Das Schickal eines Greifswalder Hartz-IV-Empfängers hat in der letzten Woche für bundesweite Resonanz in den Medien gesorgt. Das öffentlich-rechtliche Politmagazin „Report Mainz“ (SWR) hatte die Geschichte des Greifswalders erzählt, dem die Arge die finanziellen Mittel so lange gekürzt hat, dass er obdachl0s wurde.

reportmainzDer 53-Jährige hat nie eine ordentliche Ausbildung absolviert und ist seit der Wende arbeitslos. Einer der Gründe: Er kann nicht richtig lesen und so gut wie gar nicht schreiben. Aus diesem Grund hat er sich auch mit Forderungen von der Arge, die unter anderem für die Auszahlung des Hartz-IV-Geldes zuständig ist, schwergetan, monatlich mindestens zwei Bewerbungen herzustellen. Insbesondere, weil er das nicht getan hat, hat ihm die Arge die Geldzahlungen immer weiter sanktioniert. Vorletzte Woche wurde seine Wohnung aufgrund der angefallenen Mietschulden von über 1000 Euro zwangsgeräumt. Seitdem lebt er im städtischen Obdachlosenheim – in dem die Zustände wie meistens in diesen Heimen weit unterhalb dessen sind, was man als menschenwürdiges Leben bezeichnen kann.

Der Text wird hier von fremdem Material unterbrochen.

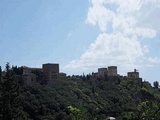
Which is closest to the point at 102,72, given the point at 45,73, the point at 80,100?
the point at 45,73

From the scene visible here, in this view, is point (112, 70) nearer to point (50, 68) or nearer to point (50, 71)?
point (50, 68)

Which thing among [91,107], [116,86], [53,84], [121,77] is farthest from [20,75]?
[121,77]

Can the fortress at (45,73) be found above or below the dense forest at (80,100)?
above

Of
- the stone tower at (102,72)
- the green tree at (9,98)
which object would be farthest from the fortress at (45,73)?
the green tree at (9,98)

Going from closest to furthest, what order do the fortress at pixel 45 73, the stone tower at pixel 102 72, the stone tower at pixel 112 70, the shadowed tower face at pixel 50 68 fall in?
the fortress at pixel 45 73, the shadowed tower face at pixel 50 68, the stone tower at pixel 112 70, the stone tower at pixel 102 72

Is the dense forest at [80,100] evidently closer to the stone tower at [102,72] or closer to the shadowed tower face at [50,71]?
the shadowed tower face at [50,71]

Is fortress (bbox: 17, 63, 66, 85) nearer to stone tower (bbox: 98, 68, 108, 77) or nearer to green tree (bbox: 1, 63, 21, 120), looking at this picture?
stone tower (bbox: 98, 68, 108, 77)

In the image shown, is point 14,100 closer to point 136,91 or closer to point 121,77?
point 136,91

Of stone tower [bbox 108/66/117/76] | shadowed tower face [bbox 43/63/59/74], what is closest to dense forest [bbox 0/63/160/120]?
shadowed tower face [bbox 43/63/59/74]

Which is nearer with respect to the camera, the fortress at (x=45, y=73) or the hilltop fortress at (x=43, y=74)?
the hilltop fortress at (x=43, y=74)

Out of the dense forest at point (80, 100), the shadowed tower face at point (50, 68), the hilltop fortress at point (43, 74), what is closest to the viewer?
the dense forest at point (80, 100)

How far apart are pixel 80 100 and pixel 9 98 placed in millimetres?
46377

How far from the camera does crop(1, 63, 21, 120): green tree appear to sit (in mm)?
34125

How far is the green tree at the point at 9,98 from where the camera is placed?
34.1m
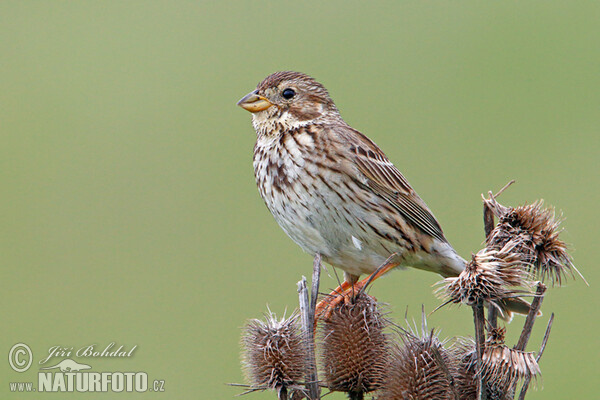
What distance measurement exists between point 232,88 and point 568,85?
168 inches

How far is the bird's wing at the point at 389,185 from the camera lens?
17.9 feet

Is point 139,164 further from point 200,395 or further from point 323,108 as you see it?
point 323,108

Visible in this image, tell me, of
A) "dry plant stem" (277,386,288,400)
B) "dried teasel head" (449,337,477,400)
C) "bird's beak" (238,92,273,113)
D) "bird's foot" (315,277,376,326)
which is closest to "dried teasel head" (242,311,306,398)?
"dry plant stem" (277,386,288,400)

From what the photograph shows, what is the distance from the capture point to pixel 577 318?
8.25m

Details zur Geschichte des Greifswalders gehen aus dem Beitrag bei Report Mainz und einem Artikel in der Ostsee-Zeitung hervor.

Arge: Wir konnten nicht anders.

Insgesamt weicht die Darstellung des Hartz-IV-Empfängers ganz erheblich von den Behauptungen der Arge ab. Der Greifswalder sagt, die Forderungen der Arge habe er aufgrund seiner Fähigkeiten nicht erfüllen können und beschwert sich ganz besonders über unwürdige Behandlung durch seine zuständige Fallmanagerin. Er hat inzwischen eine Anwältin gefunden, die ihn eine Klage gegen die Arge eingeleitet hat.

Seitens der Arge heißt es, der Mann habe sich in hohem Maße unkooperativ gezeigt, weshalb man nach geltenden Vorschriften keine Alternative zu den Mittelkürzungen gehabt habe.

Im November hatte die hiesige Arge den Negativpreis „Verbogener Paragraph“ der Evangelischen Obdachlosenhilfe erhalten, der jährlich bundesweit an einen „Sozialleistungsträger mit kritikwürdiger Rechtsvollzugspraxis“ vergeben wird. In der „Laudatio“ der Obdachlosenhilfe heißt es unter anderem, die Arge lege systematisch „Richtwerte als Obergrenze“ aus.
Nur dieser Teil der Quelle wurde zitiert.